Père Ardura : Charles de Foucauld a vécu dans le Sahara entre des soldats français plus ou moins mécréants et des musulmans qui étaient très pratiquants. C’est un des aspects propres de Charles de Foucauld qui se dit « le Frère universel ». Nous avons-là un miracle qui précisément est en faveur de quelqu’un qui n’est pas baptisé. Donc, c’est toute la coïncidence des temps et des lieux qui conduit à voir dans cet événement une réponse aux prières qui ont été faites à l’occasion du centenaire de Charles de Foucauld. J’ajoute que, dès que l’on a connu l’accident, sans connaître l’identité de la victime, sans connaître son réel état de santé, son employeur a immédiatement envoyé des sms à toutes ses relations, sa femme aussi, d’ailleurs, à toutes leurs relations, pour demander de prier Charles de Foucauld dont c’était la fête. Il y a donc eu toute une convergence qui fait qu’on a pu attribuer à Charles de Foucauld le sauvetage de ce garçon.

RCF : Est-ce que l’on peut d’ores et déjà l’appeler « saint Charles de Foucauld » ?

Père Ardura : Non, parce qu’il faut qu’ait lieu la canonisation, qui est un acte du magistère du pape.

RCF : Alors, quand va se dérouler cette canonisation, cette cérémonie de canonisation du Père de Foucauld ?

Père Ardura : Personne ne le sait, parce que, comme vous le savez, nous traversons des conditions sanitaires un peu particulières. Habituellement, il y a deux cérémonies de canonisation au Vatican et la deuxième de l’année a lieu au mois d’octobre, ce qui veut dire que les diverses canonisations prévues devraient être soumises au jugement du consistoire des cardinaux que le pape réunit habituellement fin juin-début-juillet. Et à cette occasion, le pape, habituellement, indique la date de la canonisation. Mais pour l’instant, la date du consistoire n’est même pas fixée.

RCF : Évoquons un peu la figure du Père de Foucauld. Nous l’avons dit, c’est un ancien officier de cavalerie de l’armée française qui a passé un an à Saumur, qui a été explorateur aussi, pour le Maroc, qu’il a cartographié. Il a connu la conversion, a voulu rentrer dans les Ordres, créer une congrégation, avoir des disciples, en fin de compte ça ne s’est pas fait. C’est une spiritualité qui a largement essaimé : finalement, il a eu beaucoup de disciples après sa mort. Il avait une forte dévotion au Sacré-Cœur ; pouvons-nous en parler alors que nous approchons de cette fête ?

▶ **Données enregistrées**

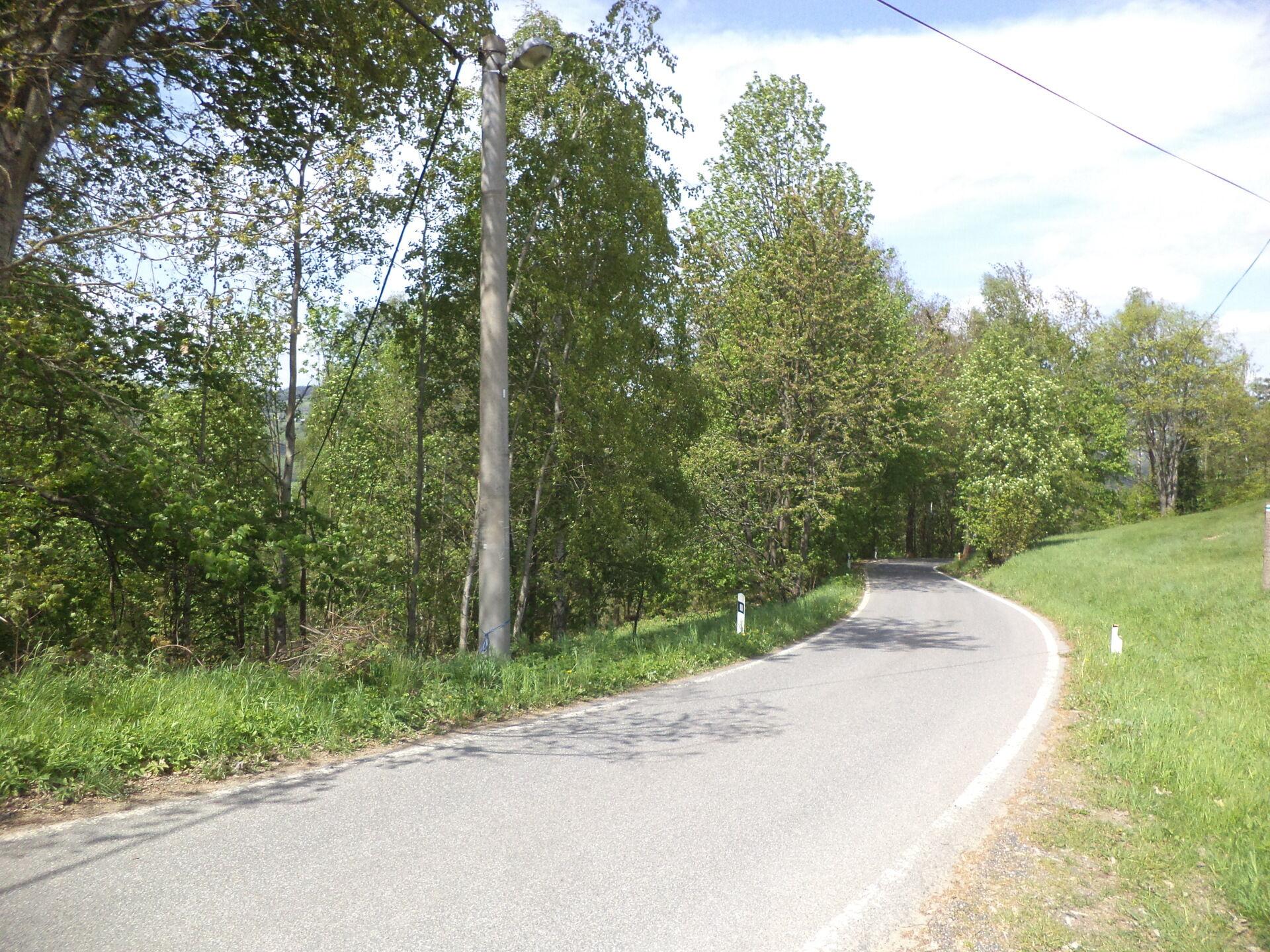 dražba pozemku Líšný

▶ **Tâches à effectuer**
#1 Indiquez si les affirmations suivantes concordent avec l’entretien sur Charles de Foucauld. Répondez par oui ou par non et citez à chaque fois les mots décisifs du texte. (a) Le miracle évoqué concerne une personne qui n’est pas baptisée. (b) La date du consistoire des cardinaux est déjà fixée. (c) On peut déjà appeler le Père de Foucauld « saint Charles de Foucauld ».
#2 Poursuivez l’entretien sur Charles de Foucauld à partir de sa dernière phrase.

▶ **Réponses par tâche**
#1
(a) Oui : « Nous avons-là un miracle qui précisément est en faveur de quelqu’un qui n’est pas baptisé. »
(b) Non : « Mais pour l’instant, la date du consistoire n’est même pas fixée. »
(c) Non : « Non, parce qu’il faut qu’ait lieu la canonisation, qui est un acte du magistère du pape. »

#2
Père Ardura : Oui, tout à fait. Vous savez, il suffit de regarder les photos de Charles de Foucauld, surtout au début de sa vie dans le Sahara où il porte sur sa poitrine un cœur surmonté d’une croix ; et puis il a pour devise IESU CARITAS, Jésus Amour, autrement dit, lorsqu’il a opéré sa conversion, il a compris une chose, c’est qu’il était appelé par Dieu à se vouer entièrement à Lui pour L’aimer, après avoir pris conscience que Dieu l’avait aimé même avant sa conversion. Il est un peu, si vous voulez, comme saint Augustin : il découvre peu à peu, au moment de la conversion, qu’il a été aimé à un moment où il n’était pas encore aimable, et donc sa soif d’absolu, sa soif de don total se manifestent en particulier par son premier projet qui est de devenir moine trappiste à Notre-Dame-des-Neiges dans l’Ardèche ; c’est d’ailleurs ce qui explique que, n’étant pas devenu définitivement un trappiste, il restera prêtre diocésain de Viviers [NDLR : c’est pour ce diocèse qu’il avait été ordonné prêtre, en juin 1901, et il n’a jamais connu d’autre statut canonique ensuite.]
Dans la dernière partie de sa vie, partant à Tamanrasset, il se considérera comme un missionnaire isolé au Sahara. On a de lui une image un peu faussé, on parle parfois de l’ermite du Sahara ; il n’était pas du tout ermite, sinon qu’il habitait seul ; mais, il était continuellement en contact ou bien avec des soldats de la garnison ou bien avec les Français qui passaient par là ou encore avec les Bédouins. N’oublions pas que parmi ses travaux, il a fait beaucoup, en particulier, pour écrire la langue touarègue qui était une langue uniquement parlée.
Sa dévotion au Sacré-Cœur est une dévotion qui, en quelque sorte, incarne toutes ses aspirations, aspirations un peu comme celles de saint Augustin, je le répète, à vouloir faire de toute sa vie un don total. Et comme il se donne à Dieu, il ne peut pas faire autrement que vouloir aimer tous les hommes : c’est pourquoi il s’appellera lui-même « le Frère universel ». Nous sommes au mois de juin : je vous lis quelques lignes de notes qu’il a prises un 1er juin ; il dit :
« Aujourd’hui, le premier jour du mois de votre Cœur Sacré, ô Seigneur Jésus ; du mois où on célèbre votre amour, votre amour qui vous a fait vous incarner, naître, fuir en Égypte, vivre caché à Nazareth, jeûner au désert, prêcher l’Évangile, souffrir, mourir, vous montrer ressuscité pendant quarante jours, quitter la terre en la bénissant, envoyer le Saint-Esprit et rester enfin avec nous, jusqu’à la consommation des siècles, non seulement par votre grâce mais par votre présence réelle dans la sainte Eucharistie. » [NDLR : in Écrits spirituels de Charles de Foucauld, I. Considérations sur les fêtes de l’année, édition Nouvelle Cité, Paris 1987, page 419.]
Ainsi le culte de l’Eucharistie, l’adoration de l’Eucharistie, seront au centre de la vie du Bienheureux Charles de Foucauld durant toutes ces années passées au milieu du Sahara.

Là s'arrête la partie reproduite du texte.